What do you do?
I help clients to realise value from data, and to use data and innovative technologies (including big data, AI, adtech and connected devices) in a legally compliant and ethical way.
I love the intellectual challenge of specialising in a very innovative, commercially driven yet human-centric area of law. Everyone either (intentionally or inadvertently) generates data or wants to use it, so has a vested interest in the application of data laws. My specialist area is therefore rather unique in that it is relevant to almost all sections of society. The regulatory and social landscape insofar as data is concerned is constantly evolving, and I enjoy the scope for creativity and strategic thinking in designing solutions that help clients to achieve their commercial data-related aims, whilst protecting the rights of individuals. That, together with the proliferation of data-driven and data-generating technologies, means there is never a dull moment in my practice!
What’s keeping you busy?
What mentors or other influential figures have helped you get where you are today?
My parents have been my most profound influences, and I wouldn’t be where I am today without their loving support and encouragement. I also feel privileged to work with, and continually learn from, my colleagues (in particular the partners in my team) and peers who take the time to share their invaluable knowledge, experiences and words of wisdom with me.
If you could change one data-related law, how and why would you change it?
A good few years ago we were promised a refresh of ePrivacy law in light of the GDPR and technological advancements, so this is now long overdue an update!
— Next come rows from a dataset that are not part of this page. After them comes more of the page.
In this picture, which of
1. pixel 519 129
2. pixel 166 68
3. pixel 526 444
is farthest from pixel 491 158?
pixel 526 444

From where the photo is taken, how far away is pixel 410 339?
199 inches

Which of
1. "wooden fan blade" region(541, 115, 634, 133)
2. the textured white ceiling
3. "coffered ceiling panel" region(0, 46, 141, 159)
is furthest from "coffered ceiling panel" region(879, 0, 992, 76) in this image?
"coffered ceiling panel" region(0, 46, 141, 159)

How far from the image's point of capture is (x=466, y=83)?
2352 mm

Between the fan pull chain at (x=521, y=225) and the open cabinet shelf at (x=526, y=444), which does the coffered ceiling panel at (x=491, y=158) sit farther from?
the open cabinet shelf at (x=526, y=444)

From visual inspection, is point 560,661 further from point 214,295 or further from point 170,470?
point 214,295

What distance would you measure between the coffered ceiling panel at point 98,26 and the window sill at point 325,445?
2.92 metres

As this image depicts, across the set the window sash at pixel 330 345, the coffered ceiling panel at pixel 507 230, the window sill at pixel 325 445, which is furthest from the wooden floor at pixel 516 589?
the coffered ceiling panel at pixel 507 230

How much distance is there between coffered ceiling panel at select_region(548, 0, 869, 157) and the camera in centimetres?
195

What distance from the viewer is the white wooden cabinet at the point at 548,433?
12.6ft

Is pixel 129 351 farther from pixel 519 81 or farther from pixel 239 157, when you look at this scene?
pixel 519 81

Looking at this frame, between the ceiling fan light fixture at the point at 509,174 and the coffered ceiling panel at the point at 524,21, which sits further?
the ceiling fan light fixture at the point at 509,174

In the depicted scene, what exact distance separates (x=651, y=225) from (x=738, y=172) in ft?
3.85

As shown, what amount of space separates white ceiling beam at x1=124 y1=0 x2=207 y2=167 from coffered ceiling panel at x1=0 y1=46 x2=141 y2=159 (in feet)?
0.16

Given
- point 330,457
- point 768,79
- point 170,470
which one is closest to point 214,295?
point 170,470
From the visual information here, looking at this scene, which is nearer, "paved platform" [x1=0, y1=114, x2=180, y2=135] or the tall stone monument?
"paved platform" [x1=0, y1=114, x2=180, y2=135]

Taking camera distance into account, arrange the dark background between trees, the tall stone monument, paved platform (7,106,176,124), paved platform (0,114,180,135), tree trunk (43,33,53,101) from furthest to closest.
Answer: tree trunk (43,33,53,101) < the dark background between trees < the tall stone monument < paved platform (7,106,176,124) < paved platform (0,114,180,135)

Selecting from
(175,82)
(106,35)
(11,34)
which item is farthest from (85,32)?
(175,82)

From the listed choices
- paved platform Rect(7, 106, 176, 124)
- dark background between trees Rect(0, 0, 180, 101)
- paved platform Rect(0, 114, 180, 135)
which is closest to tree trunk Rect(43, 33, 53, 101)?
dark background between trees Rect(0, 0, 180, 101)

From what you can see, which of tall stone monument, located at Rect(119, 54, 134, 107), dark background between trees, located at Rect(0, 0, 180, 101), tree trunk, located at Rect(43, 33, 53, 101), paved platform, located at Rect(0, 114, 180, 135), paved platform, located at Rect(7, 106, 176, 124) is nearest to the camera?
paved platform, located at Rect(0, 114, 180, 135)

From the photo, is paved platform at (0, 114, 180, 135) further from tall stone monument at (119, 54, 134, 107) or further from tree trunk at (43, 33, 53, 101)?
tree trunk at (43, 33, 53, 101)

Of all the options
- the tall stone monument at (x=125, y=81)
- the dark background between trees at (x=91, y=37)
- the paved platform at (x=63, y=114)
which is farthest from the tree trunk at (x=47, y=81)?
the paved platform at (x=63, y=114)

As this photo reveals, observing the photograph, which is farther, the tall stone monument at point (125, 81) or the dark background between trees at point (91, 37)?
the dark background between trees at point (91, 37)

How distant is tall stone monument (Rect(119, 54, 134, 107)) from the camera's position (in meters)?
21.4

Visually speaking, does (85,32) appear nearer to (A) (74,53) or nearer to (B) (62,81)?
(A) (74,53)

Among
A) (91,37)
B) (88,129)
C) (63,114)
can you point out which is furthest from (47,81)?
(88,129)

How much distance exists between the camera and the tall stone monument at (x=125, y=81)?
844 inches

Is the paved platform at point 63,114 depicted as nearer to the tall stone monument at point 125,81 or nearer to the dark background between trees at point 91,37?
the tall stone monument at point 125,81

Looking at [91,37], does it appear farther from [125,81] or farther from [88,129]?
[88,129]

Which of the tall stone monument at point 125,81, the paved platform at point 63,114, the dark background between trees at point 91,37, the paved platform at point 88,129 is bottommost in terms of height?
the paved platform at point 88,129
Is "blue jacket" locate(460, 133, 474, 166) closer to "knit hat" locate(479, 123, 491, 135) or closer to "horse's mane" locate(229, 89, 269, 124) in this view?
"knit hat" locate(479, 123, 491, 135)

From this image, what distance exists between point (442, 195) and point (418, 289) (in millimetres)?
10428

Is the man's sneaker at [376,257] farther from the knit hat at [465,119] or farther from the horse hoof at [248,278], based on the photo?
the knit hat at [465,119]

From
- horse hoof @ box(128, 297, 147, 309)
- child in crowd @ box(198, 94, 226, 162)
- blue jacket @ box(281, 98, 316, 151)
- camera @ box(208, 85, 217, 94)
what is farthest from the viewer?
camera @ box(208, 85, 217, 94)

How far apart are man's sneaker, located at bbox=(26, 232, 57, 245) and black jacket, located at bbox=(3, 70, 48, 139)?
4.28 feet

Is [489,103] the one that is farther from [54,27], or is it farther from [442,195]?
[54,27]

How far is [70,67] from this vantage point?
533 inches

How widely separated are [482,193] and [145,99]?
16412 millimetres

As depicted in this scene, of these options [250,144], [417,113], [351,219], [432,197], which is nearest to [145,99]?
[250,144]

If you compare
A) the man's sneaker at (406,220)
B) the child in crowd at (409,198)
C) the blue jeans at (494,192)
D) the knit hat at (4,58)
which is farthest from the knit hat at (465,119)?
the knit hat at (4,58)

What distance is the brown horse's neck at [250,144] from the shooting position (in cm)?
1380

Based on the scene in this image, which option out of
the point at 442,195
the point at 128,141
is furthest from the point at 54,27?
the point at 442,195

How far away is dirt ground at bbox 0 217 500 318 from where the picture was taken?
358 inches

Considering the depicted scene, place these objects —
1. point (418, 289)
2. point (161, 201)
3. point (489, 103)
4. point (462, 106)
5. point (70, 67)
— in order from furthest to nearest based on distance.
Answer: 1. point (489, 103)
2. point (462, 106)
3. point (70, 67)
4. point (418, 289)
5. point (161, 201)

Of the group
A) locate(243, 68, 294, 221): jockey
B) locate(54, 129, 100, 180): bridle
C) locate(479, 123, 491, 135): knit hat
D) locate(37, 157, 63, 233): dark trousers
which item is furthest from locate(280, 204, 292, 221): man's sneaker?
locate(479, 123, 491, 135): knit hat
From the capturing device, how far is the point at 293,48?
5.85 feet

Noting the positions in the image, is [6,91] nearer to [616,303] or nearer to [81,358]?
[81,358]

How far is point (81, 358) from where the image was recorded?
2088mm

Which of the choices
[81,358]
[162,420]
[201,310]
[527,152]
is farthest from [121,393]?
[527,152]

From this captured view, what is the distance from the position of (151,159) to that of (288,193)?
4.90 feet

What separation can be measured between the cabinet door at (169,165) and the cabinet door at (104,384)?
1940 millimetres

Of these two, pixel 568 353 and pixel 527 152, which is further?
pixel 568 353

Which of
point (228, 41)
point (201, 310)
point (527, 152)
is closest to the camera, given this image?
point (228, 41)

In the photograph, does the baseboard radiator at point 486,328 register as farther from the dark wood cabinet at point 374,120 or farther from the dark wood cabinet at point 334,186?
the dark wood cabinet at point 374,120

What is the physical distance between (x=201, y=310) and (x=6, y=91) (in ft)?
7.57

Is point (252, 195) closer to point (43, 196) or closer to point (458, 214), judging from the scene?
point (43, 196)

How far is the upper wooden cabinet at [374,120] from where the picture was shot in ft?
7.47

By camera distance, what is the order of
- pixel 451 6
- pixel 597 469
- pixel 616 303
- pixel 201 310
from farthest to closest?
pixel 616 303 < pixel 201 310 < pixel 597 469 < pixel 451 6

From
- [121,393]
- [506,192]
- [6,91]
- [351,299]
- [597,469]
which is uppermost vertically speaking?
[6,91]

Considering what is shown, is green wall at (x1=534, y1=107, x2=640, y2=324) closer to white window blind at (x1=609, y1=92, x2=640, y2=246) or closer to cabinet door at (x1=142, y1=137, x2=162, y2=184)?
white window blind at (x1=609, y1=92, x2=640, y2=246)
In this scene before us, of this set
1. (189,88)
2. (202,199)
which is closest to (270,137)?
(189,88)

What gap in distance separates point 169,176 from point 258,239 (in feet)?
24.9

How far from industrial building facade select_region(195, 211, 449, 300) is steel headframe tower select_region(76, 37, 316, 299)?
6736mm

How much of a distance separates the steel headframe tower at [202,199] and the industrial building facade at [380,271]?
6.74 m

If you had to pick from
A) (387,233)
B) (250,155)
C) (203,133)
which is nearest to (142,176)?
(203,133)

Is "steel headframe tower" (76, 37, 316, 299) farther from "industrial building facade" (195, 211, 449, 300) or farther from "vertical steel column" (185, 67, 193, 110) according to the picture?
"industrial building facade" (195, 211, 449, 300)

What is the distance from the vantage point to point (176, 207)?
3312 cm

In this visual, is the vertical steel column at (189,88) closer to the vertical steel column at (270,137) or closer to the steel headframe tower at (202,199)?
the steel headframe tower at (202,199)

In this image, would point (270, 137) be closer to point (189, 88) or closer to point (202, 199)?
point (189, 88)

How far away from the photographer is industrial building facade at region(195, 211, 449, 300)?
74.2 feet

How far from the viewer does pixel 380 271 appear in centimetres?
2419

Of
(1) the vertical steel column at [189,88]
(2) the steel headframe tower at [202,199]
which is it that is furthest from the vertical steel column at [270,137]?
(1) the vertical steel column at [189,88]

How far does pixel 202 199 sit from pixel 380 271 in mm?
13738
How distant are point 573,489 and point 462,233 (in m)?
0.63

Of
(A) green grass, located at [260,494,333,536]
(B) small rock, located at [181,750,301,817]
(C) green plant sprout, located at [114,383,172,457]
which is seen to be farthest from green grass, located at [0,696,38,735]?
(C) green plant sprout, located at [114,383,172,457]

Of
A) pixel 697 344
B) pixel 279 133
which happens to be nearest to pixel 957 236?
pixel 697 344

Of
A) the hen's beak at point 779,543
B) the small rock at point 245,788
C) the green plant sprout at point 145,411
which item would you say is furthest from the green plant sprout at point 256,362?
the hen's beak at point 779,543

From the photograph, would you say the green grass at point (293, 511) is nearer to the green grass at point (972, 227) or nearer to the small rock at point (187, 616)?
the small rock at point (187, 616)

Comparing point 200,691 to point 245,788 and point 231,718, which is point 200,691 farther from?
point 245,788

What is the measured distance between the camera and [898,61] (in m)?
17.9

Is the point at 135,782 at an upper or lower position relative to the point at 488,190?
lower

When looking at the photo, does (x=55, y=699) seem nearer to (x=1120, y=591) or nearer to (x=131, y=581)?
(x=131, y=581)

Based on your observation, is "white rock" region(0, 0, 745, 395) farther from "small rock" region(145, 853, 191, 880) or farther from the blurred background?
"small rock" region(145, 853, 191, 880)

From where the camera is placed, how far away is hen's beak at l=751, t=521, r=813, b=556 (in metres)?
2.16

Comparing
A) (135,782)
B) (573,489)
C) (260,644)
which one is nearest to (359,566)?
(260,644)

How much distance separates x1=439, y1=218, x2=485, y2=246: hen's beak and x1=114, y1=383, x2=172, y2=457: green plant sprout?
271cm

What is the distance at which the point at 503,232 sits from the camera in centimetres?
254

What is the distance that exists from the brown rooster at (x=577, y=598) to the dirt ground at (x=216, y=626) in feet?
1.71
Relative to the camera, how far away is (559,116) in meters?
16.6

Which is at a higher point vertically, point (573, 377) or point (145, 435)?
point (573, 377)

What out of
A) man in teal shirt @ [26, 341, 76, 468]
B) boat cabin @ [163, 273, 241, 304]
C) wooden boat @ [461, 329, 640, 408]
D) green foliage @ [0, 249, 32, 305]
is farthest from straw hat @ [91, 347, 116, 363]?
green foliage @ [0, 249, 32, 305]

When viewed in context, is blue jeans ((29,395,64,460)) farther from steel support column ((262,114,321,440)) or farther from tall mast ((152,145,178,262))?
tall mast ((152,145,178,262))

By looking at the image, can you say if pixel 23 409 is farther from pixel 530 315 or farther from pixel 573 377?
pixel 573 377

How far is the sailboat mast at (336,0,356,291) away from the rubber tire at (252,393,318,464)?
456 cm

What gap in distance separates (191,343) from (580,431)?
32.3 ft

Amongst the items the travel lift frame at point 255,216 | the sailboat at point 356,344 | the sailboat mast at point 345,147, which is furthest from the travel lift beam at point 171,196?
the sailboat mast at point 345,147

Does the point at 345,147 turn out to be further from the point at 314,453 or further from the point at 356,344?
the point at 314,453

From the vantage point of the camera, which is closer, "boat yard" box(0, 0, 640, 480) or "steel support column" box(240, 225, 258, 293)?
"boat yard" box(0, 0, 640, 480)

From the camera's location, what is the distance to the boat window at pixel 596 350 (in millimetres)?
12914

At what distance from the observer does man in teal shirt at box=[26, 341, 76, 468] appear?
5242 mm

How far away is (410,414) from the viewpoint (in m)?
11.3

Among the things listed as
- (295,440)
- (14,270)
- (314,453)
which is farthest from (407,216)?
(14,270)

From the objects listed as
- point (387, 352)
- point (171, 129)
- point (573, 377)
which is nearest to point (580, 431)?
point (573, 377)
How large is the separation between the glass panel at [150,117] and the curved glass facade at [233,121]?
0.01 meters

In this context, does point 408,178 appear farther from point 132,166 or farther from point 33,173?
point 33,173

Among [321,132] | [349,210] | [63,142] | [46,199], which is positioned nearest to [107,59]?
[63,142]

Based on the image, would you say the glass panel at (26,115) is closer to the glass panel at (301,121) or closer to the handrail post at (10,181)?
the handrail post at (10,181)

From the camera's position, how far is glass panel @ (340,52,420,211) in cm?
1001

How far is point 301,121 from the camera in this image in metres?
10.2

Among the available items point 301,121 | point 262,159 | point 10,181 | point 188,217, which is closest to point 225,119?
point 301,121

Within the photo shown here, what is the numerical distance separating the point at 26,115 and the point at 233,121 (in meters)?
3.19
How has covid-19 affected what you do?
Well, for one thing work has been incredibly busy over the past year. The type of work that I do has not really been affected by the pandemic, although in addition to the usual data and tech-related matters we have been advising clients on how they could use employee data to enable a safe return to the workplace in the context of Covid-19.
What’s the next big thing – what data opportunities are companies now looking at?
Companies are increasingly looking to differentiate themselves from competitors by emphasising the ethical nature of their data use, and the privacy by design features in the way that they collect and use data. They are also becoming more attuned to the interplay between data protection and competition law. Otherwise I expect that the focus on personalisation of products and services, digitisation, and use of ‘smart’ technologies (fuelled by AI and connected devices) will remain for some time still.
What’s keeping companies worried at the moment – what are some key data risks?
The uncertainty created by the Schrems II judgment currently presents one of the most common data risks for companies, as does the sharpening regulatory focus on adtech.
What do you do to relax?
I find dining with friends, getting stuck into fun arts and crafts projects, and chuckling away at good sitcoms to be great ways to unwind!